Almost every PHP developer has ever parsed some data from the Web. Often we need some data, which is available only on some website and we want to pull this data and save it somewhere. It looks like we open a browser, walk through the links and copy data that we need. But the same thing can be automated via script. In this tutorial, I will show you the way how you can increase the speed of you parser making requests asynchronously.

In his example he creates a scraper that goes to a movie's page on the IMDB website and extracts the title, description, release date and the list of genres it falls into. Instead of creating a single-threaded process that can only fetch a single page at a time, he uses ReactPHP to speed things up and provide it a list of pages to fetch all at the same time. He starts by walking through the setup of the package and the creation of the browser instance. He then includes the code to make the request and crawl the contents of the result for the data. The post ends with the full code for the client and a way to add in a timeout in case the request fails.

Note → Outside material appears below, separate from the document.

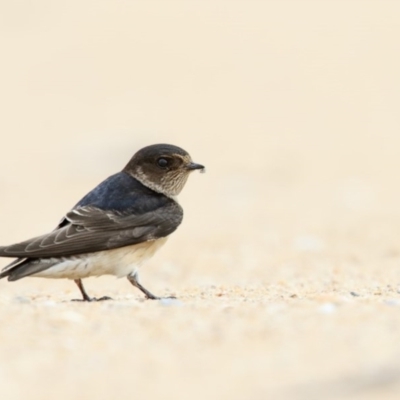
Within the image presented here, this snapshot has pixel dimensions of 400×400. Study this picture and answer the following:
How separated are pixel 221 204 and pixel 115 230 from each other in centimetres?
917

tagged: scraping reactphp tutorial imdb movie crawl dom

Link: http://sergeyzhuk.me/2018/02/12/fast-webscraping-with-reactphp/

Zend Framework Blog:
Scrape Screens with zend-dom
Feb 28, 2017 @ 16:46:27

The Zend Framework blog has posted another tutorial focusing on the use of one of the components that makes up the framework. In this latest tutorial Matthew Weier O'Phinney focuses on the zend-dom component and how to use it for scraping content from remote sources.

Even in this day-and-age of readily available APIs and RSS/Atom feeds, many sites offer none of them. How do you get at the data in those cases? Through the ancient internet art of screen scraping.

The problem then becomes: how do you get at the data you need in a pile of HTML soup? You could use regular expressions or any of the various string functions in PHP. All of these are easily subject to error, though, and often require some convoluted code to get at the data of interest.

[...] zend-dom provides CSS selector capabilities for PHP, via the ZendDomQuery class. [...] While it does not implement the full spectrum of CSS selectors, it does provide enough to generally allow you to get at the information you need within a page.

He gives an example of it in use, showing how to grab a navigation list from the Zend Framework documentation site (a list of items in a <ul> tag). He also suggests some other uses of the tool including use in testing of your application, checking content in the page without having to hard-code specific strings.

tagged: zendframework zenddom scrape content html dom xml tutorial

Link: https://framework.zend.com/blog/2017-02-28-zend-dom.html

James Morris' Blog:
Parsing HTML with DOMDocument and DOMXPath::Query
Jun 27, 2012 @ 10:19:35

In the latest post to his blog James Morris looks at using XPath's query() function to locate pieces of data in your XML.

The other day I needed to do some html scraping to trim out some repeated data stuck inside nested divs and produce a simplified array of said data. My first port of call was SimpleXML which I have used many times. However this time, the son of a bitch just wouldn’t work with me and kept on throwing up parsing errors. I lost my patience with it and decided to give DomDocument and DOMXpath a go which I’d heard of but never used.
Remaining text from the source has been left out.